--- START ---
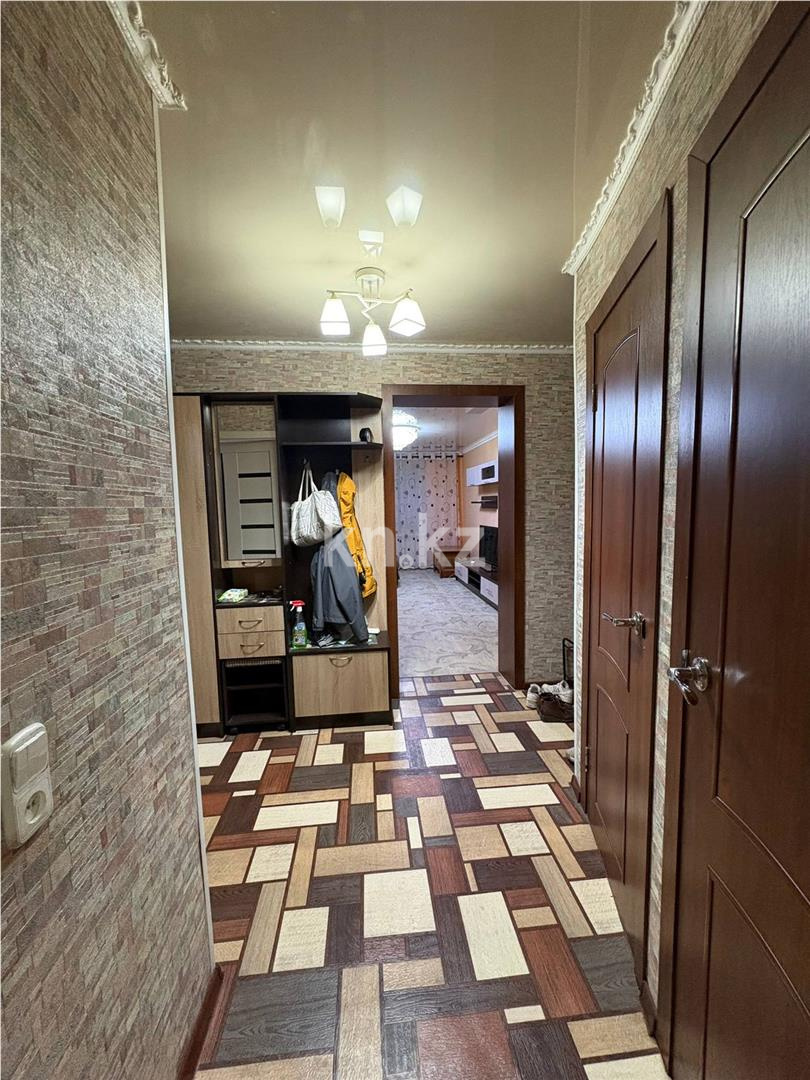 Продажа 3-комнатной квартиры, 63 м² - Продажа трехкомнатных квартир в Темиртау фото 9 из 13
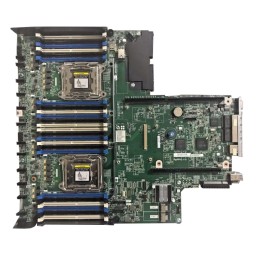 843307-001 Материнская плата HP System DL360 380 G9 V3 V4
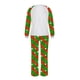 thumbnail image 4 of Pijamas navideños a juego Grinch - TKing Fashion 2024 Nuevos conjuntos de pijamas navideños familiares a juego Grinch, pijamas navideños navideños para parejas, adultos y niños, Mujer XXL, 4 of 4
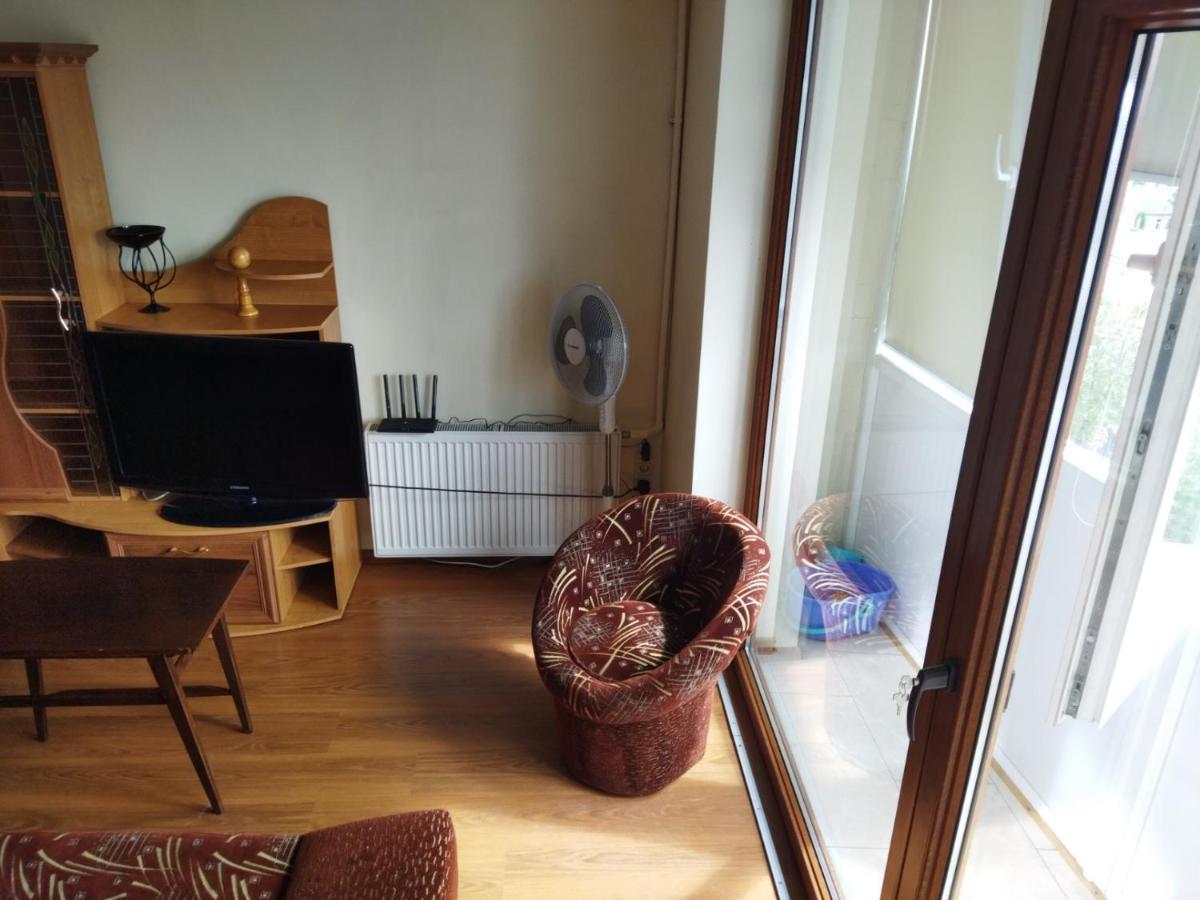 Itaja Apartment 91 Šiauliai Buitenkant foto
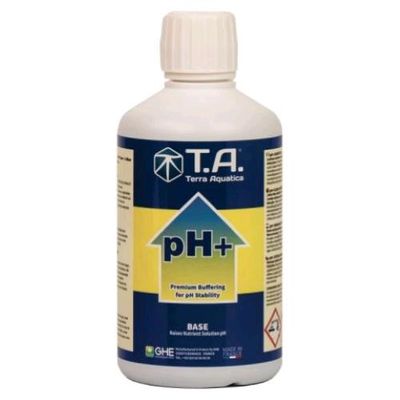 Terra Aquatica Ph Up Terra Aquatica Ph Up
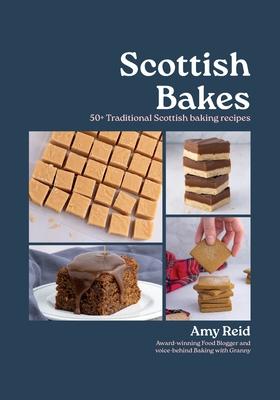 Scottish Bakes Subscription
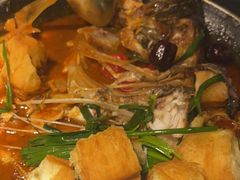 -外婆家(杭州马塍店·杭帮菜名店)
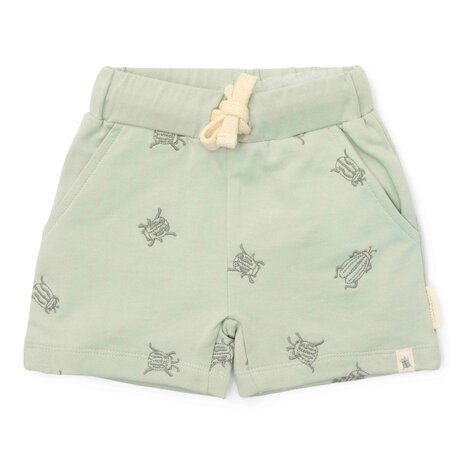 Korte broek Forest Mint Bugs 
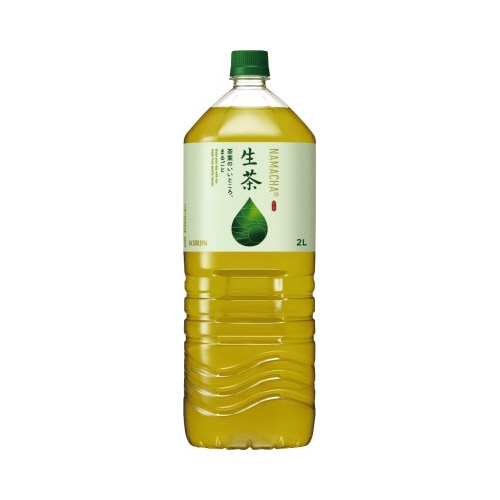 生茶　２Ｌ　１２本※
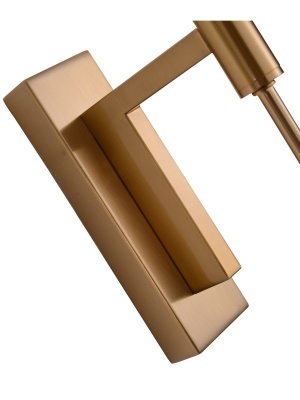 Бра, светильник настенный накладной Zortes ZRS.19006.1  фото, kupilegko.ru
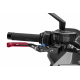 414 : Puig Foldable and Extendable Brake Lever 4.0 CB500X CB500F CBR500R
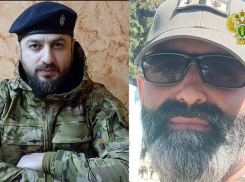 Наемник и вербовщик из Грузии из-за миллиона рублей в год стали фигурантами уголовных дел в России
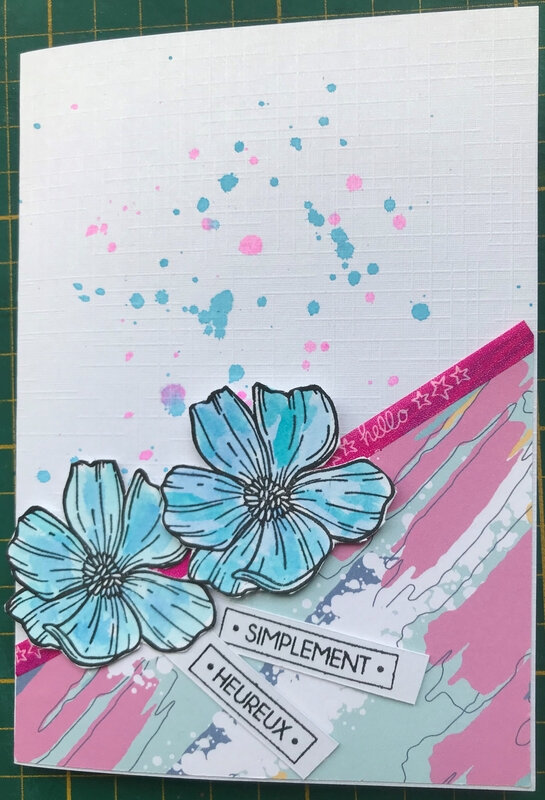 Scrapminouche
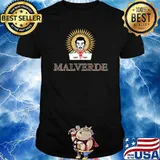 Jesus Malverde - Mexican Drug Cartel’s Saint Classic T-Shirt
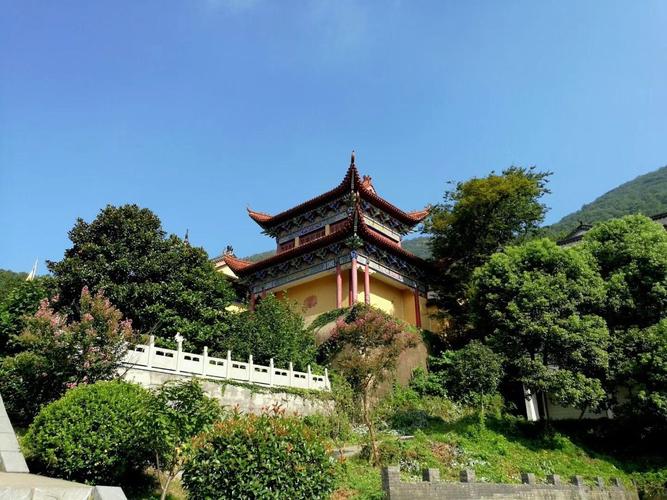 含山县有什么旅游景点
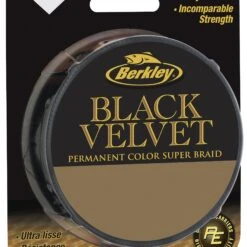 Berkley Black Velvet 0,14 Mm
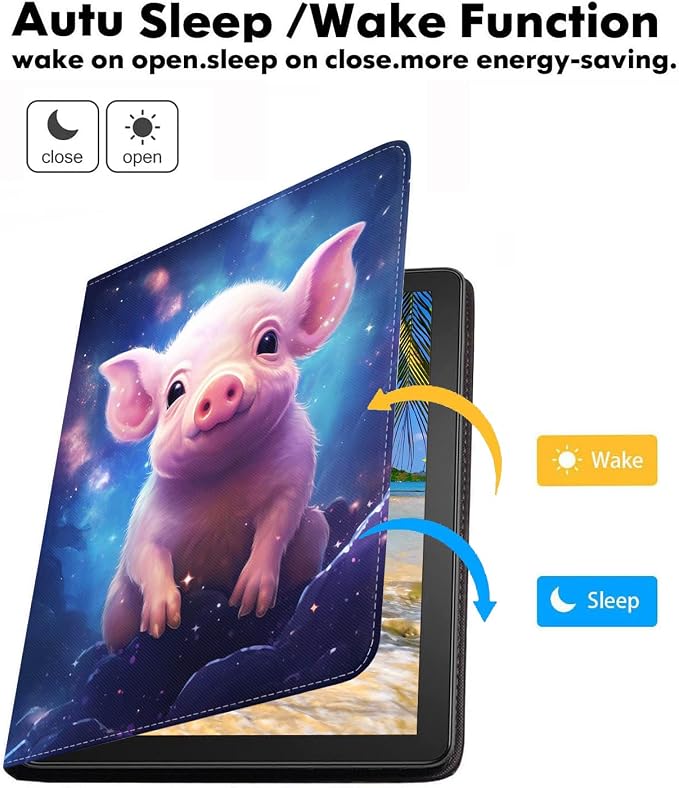 Cute Baby Pig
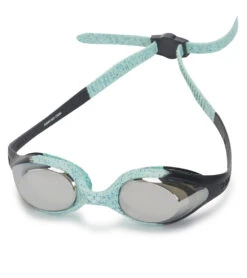 Arena Spider Jr. Mirrored Goggle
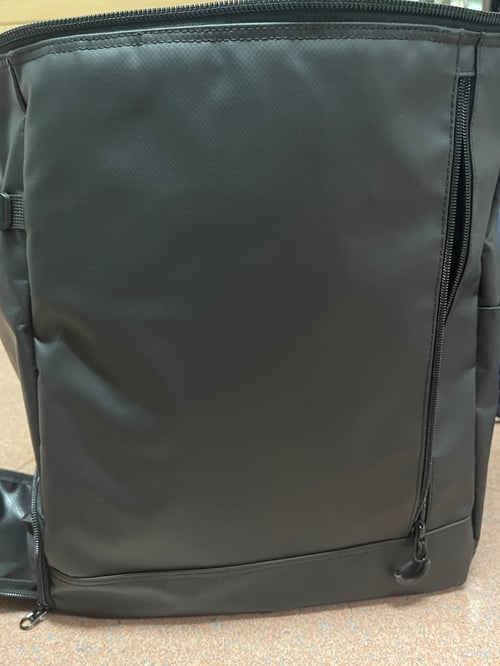 Buy&Ship Member unboxing image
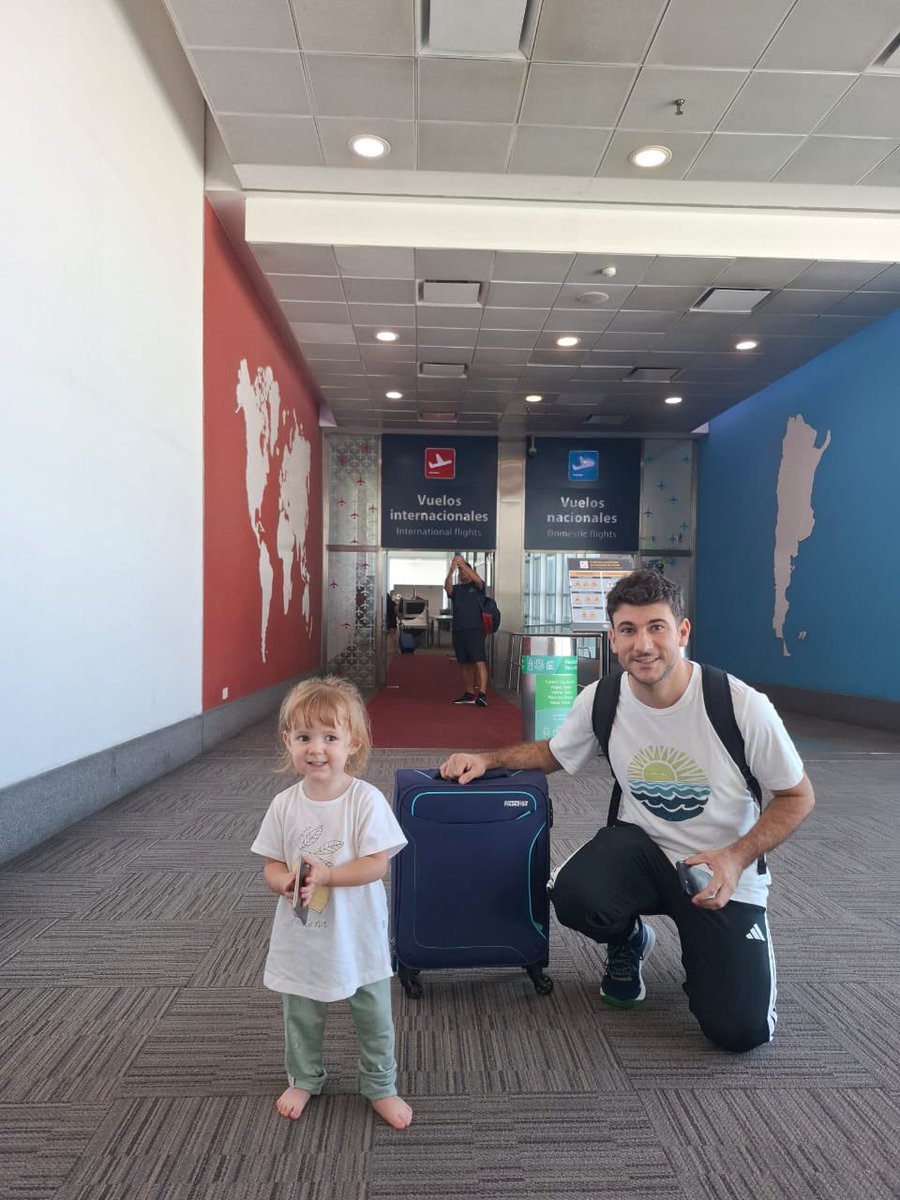 Luciano Ravotti (@lucianoravotti) on Twitter photo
--- END ---
_WHAT IS REQUIRED:_ Rewrite every one of the records with "Goggle" replaced by "Goggles" and everything else unchanged. Leave the pictures out of your answer.

_OUTPUT FOR THIS EXERCISE:_
 Продажа 3-комнатной квартиры, 63 м² - Продажа трехкомнатных квартир в Темиртау фото 9 из 13
 843307-001 Материнская плата HP System DL360 380 G9 V3 V4
 thumbnail image 4 of Pijamas navideños a juego Grinch - TKing Fashion 2024 Nuevos conjuntos de pijamas navideños familiares a juego Grinch, pijamas navideños navideños para parejas, adultos y niños, Mujer XXL, 4 of 4
 Itaja Apartment 91 Šiauliai Buitenkant foto
 Terra Aquatica Ph Up Terra Aquatica Ph Up
 Scottish Bakes Subscription
 -外婆家(杭州马塍店·杭帮菜名店)
 Korte broek Forest Mint Bugs 
 生茶　２Ｌ　１２本※
 Бра, светильник настенный накладной Zortes ZRS.19006.1  фото, kupilegko.ru
 414 : Puig Foldable and Extendable Brake Lever 4.0 CB500X CB500F CBR500R
 Наемник и вербовщик из Грузии из-за миллиона рублей в год стали фигурантами уголовных дел в России
 Scrapminouche
 Jesus Malverde - Mexican Drug Cartel’s Saint Classic T-Shirt
 含山县有什么旅游景点
 Berkley Black Velvet 0,14 Mm
 Cute Baby Pig
 Arena Spider Jr. Mirrored Goggles
 Buy&Ship Member unboxing image
 Luciano Ravotti (@lucianoravotti) on Twitter photo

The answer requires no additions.